======== Document section ========

Editor Tom Humberstone is on top form on a story written by Anne Holiday, with a more open and bright artistic style than he usually uses, and it’s gorgeous:
(Xena Warrior Cat by Anne Holiday, with lovely art by Tom Humberstone)
Old favourites here at the FPI blog do very well here; Adam Cadwell’s “The Tears Of Tommy Cooper” and Lizz Lunney’s double entry of “Depressed Cat” and “Sour Rabbit & Crispy Duck” are enjoyable, as lovely as ever, no surprises there.
The absolute highlight of the volume was Marc Ellerby’s Chloe Noonan in “Art Star“. You may already know I’m a big fan of Ellerby’s work and loved the first two issues of Chloe Noonan (see here), but this is something of a departure for his monster hunting teen character – since the actual monster hunting takes place, wonderfully, cleverly and ridiculously, as an aside on the final panel. Up until this point it was all about 2 teen girls on a night out having a horrible time amongst the art gallery types at a “private view slash book launch” – all rendered in Ellerby’s lovely line with added blue tones giving it a stylish and fresh look. Funny as all hell as well:
(Marc Ellerby’s Chloe Noonan finds herself in art snob hell – complete with laugh out loud funny last couple of panels.)

======== Record excerpts ========

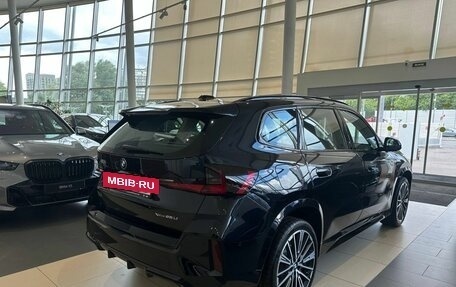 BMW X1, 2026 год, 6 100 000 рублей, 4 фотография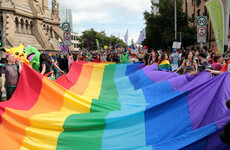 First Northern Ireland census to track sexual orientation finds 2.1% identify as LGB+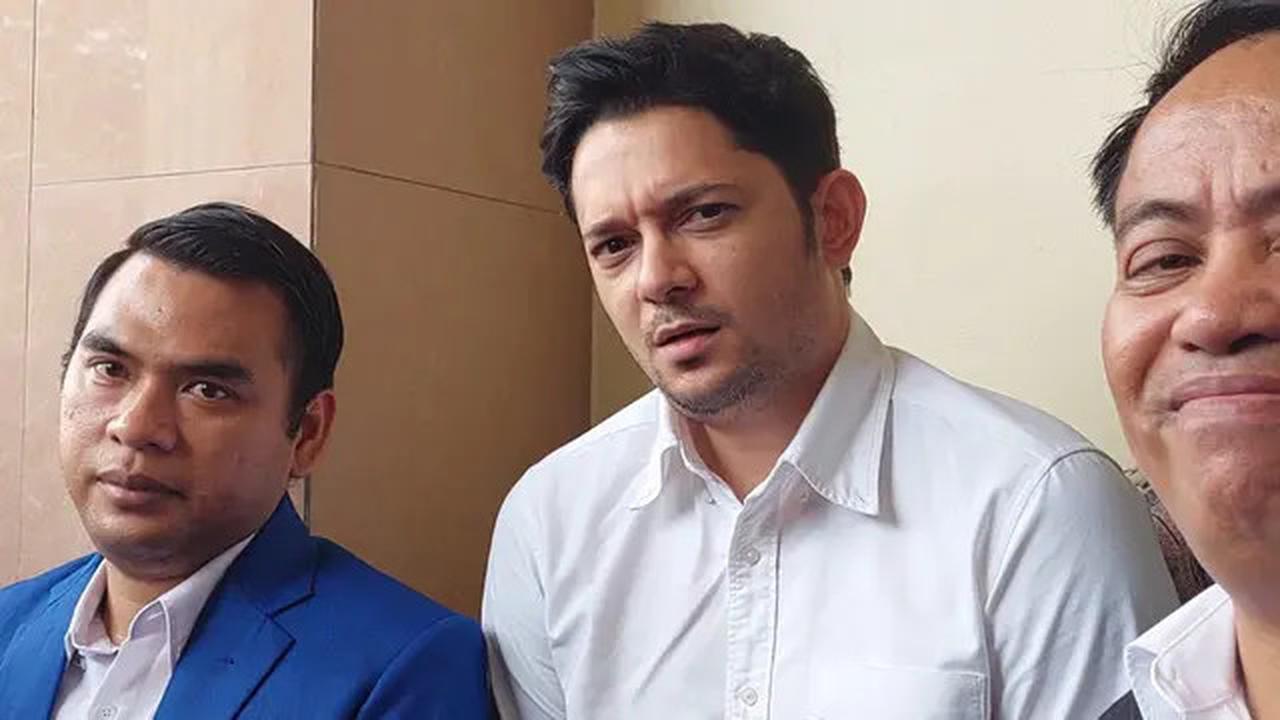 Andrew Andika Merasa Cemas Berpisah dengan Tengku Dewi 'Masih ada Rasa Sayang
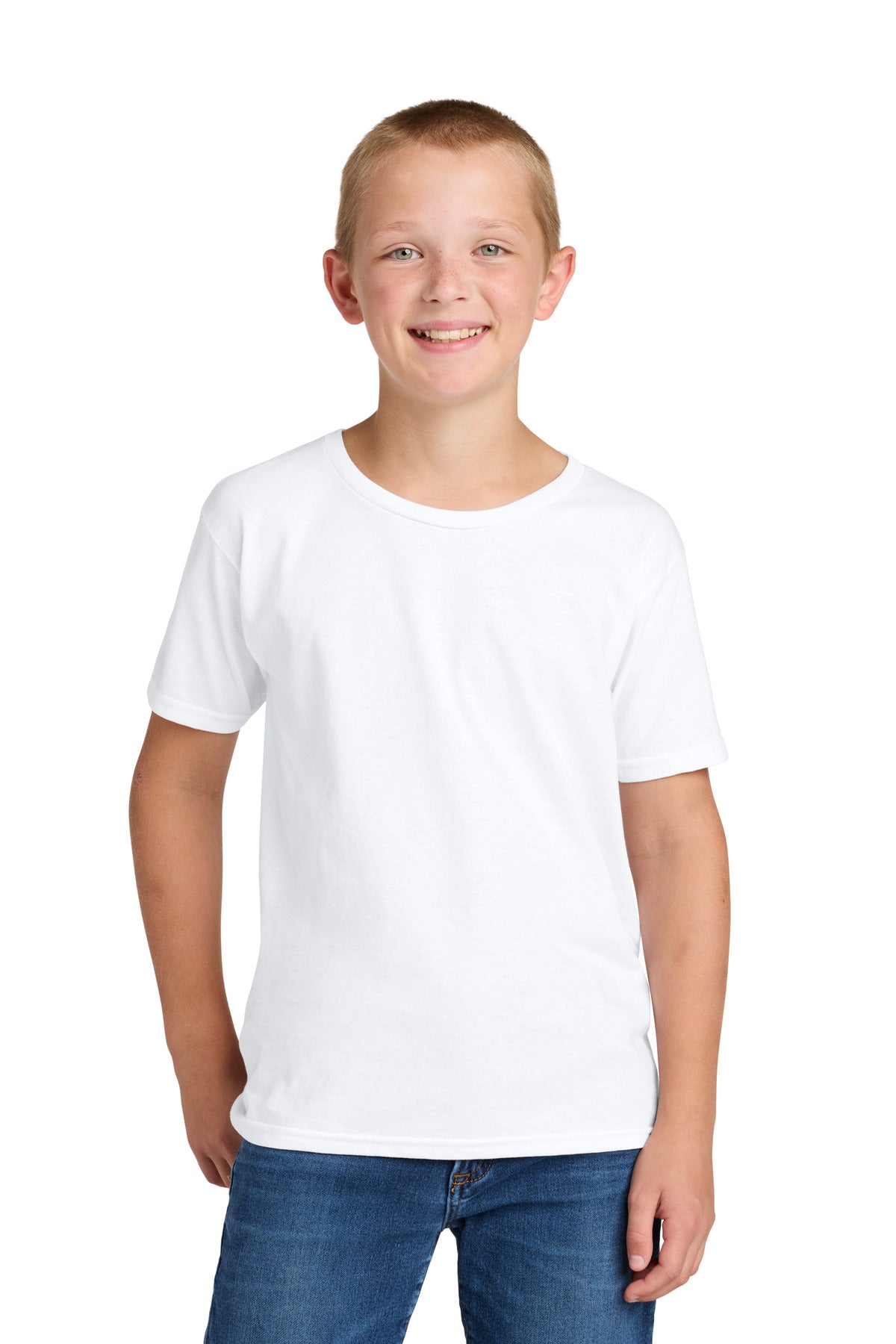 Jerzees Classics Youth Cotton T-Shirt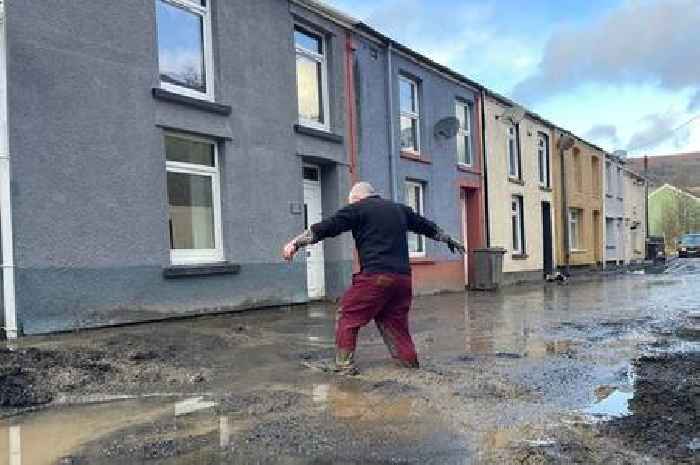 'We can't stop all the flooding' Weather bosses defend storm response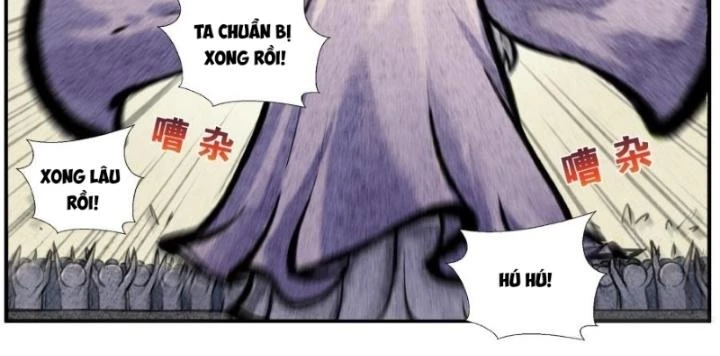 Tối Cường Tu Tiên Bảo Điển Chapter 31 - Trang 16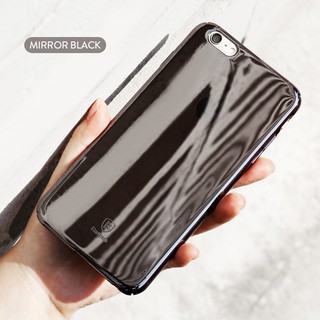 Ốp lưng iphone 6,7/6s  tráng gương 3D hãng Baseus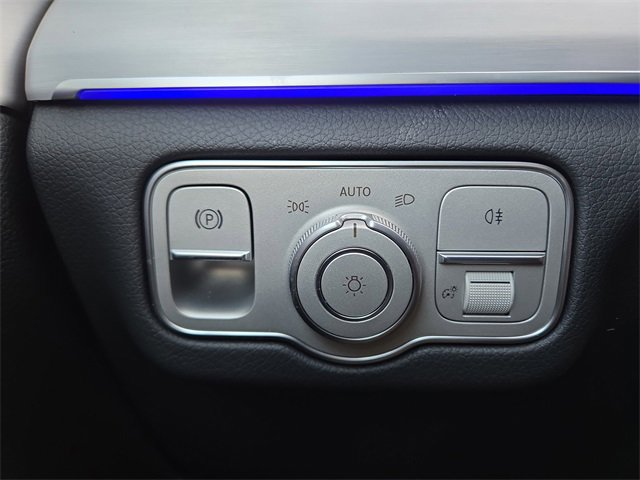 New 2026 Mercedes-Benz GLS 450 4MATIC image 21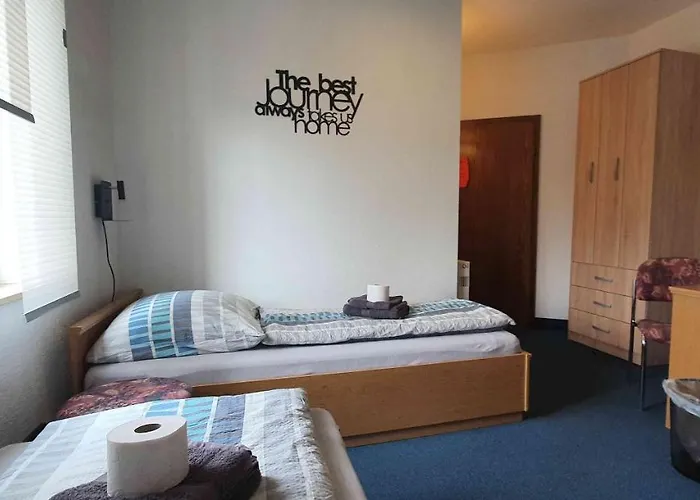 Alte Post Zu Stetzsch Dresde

========

▶ _Exercises_:
1. Sum up the comics anthology review in two sentences.
2. Recast the paragraph of the comics anthology review that begins "The absolute highlight of the volume" as a short bulleted list that keeps its main facts.
3. Carry the comics anthology review on from its last sentence.

▶ _Task results_:
1. The review praises editor Tom Humberstone's bright, open art on Anne Holiday's "Xena Warrior Cat" and finds the entries from Adam Cadwell and Lizz Lunney as enjoyable as ever. Its highlight is Marc Ellerby's Chloe Noonan story "Art Star," in which two teen girls have a horrible night among art gallery types and the monster hunting happens only as an aside in the final panel.

2.
- The volume's highlight is Marc Ellerby's Chloe Noonan in "Art Star."
- The reviewer is a big fan of Ellerby's work and loved the first two Chloe Noonan issues.
- The story departs from the usual for the monster-hunting teen: the monster hunting appears only as an aside on the final panel.
- Before that, it follows two teen girls having a horrible time among art gallery types at a "private view slash book launch."
- Ellerby's line work with added blue tones gives it a stylish, fresh look, and the story is very funny.

3.
I don’t mean to be overly harsh on Solipsistic Pop, it’s still an incredible collection of comic art from some excellent artists, but I can’t shake the feeling that this is just a little off the brilliance of volume 1, and that’s a terrible shame.
But such was the quality of volume 1 that, even if volume 2 is slightly off the pace it’s still absolutely head and shoulders above so much of what’s available. All I hope is that volume 3, due later in the year, recaptures some of the wonder and freshness I found myself falling for with volume 1. Fingers crossed that in 6 months time I’m reviewing that with all the glowing praise I lavished on the first volume.